A Transgenic Mouse Model for Congenital Dyserythropoietic Anemia Type I

The Congenital Dyseyrthropoetic Anemias (CDA) are a heterogeneous group of inborn defects characterized by anemia of varying severity and morphological abnormalities of bone marrow erythroblasts. Studying their pathology has the potential to contribute to the understanding of the normal process of erythropoiesis. In CDA type I, the phenotype is largely limited to the red cell lineage with erythroblasts showing characteristic spongy nuclear chromatin on electron microscopy. Its genetic basis is due to missense mutations in the CDAN1 gene (chromosome 15q15), but the biological function of the highly conserved and non-redundant codanin-1 protein remains entirely unknown.

We have produced a mouse model for CDA type I by generating transgenic mice from an ES cell line carrying a gene-trap (splice acceptor/β-galactosidase gene/neomycin resistance gene) in intron 25 of the murine CDAN1 gene. Blood and bone marrow from CDAN1^gt/wt heterozygotes is morphologically and quantitatively indistinguishable from wild type animals. Northern blot analysis and RT-qPCR of codanin-1 RNA expression confirms a broad pattern of expression with the highest levels seen in erythroid tissue. Flow-cytometric analysis of β-galactosidase activity in erythroid cells from phenylhydrazine treated adult spleens shows the highest levels in the CD71^high/Ter119^low early erythroblasts, declining with further erythroid maturation. Furthermore, indirect immunofluorescence localizes the codanin-1/β-galactosidase fusion product in the nucleus of the CD71^high/Ter119^low early erythroblasts, particularly at the interface between euchromatin and heterochromatin. The presence of an in-frame β-gal in the gene trap insert, therefore, provides a method to analyze gene and protein expression from the CDAN1 promoter, and additional distribution data from heterozygous embryos and adults will be presented. Heterozygote crosses produced no homozygotes among liveborn progeny, suggesting embryonic lethality of this state. Analysis of embryos at different stages suggests development of homozygotes ceased at ~6.5d of gestation, prior to the onset of erythropoiesis.

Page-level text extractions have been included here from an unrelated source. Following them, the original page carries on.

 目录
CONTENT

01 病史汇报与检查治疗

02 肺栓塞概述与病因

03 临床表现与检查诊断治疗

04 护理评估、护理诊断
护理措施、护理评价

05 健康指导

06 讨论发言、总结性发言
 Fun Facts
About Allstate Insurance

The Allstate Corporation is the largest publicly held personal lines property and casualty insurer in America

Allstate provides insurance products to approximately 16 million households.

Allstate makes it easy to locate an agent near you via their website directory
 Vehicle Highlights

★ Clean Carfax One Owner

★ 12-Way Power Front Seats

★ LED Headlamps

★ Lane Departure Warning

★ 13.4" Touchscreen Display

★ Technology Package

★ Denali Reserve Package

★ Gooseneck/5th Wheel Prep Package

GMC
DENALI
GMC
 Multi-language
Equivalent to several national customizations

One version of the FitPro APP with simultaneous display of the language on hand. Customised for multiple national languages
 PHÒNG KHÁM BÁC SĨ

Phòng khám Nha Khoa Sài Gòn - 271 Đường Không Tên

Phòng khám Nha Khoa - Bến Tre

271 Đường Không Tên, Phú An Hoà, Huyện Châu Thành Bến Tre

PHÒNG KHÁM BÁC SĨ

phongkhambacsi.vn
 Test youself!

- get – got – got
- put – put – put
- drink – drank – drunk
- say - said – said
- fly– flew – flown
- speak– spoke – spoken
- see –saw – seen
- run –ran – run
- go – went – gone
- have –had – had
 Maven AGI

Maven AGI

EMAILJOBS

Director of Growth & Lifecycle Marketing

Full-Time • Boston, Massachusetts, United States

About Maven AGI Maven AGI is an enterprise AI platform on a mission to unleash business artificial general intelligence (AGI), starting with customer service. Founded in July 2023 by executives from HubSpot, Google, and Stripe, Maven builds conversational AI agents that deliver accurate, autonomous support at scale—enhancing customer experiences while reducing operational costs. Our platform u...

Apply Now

These results from the first transgenic mouse model for CDA type I, highlight a non-erythroid role for codanin-1 in early embryonic development, in addition to its role in adult human erythropoiesis. The embryonic lethality of the mouse model is consistent with the absence of homozygote null mutations in the CDAN1 genes analyzed so far in human patients. Creation of mice with the CDA type I phenotype may have to await a knock-in transgenic containing a human mutation, which is currently in preparation. The model described here should be valuable for further studies of the intracellular localization of codanin-1 and the identification of any relevant protein binding partners.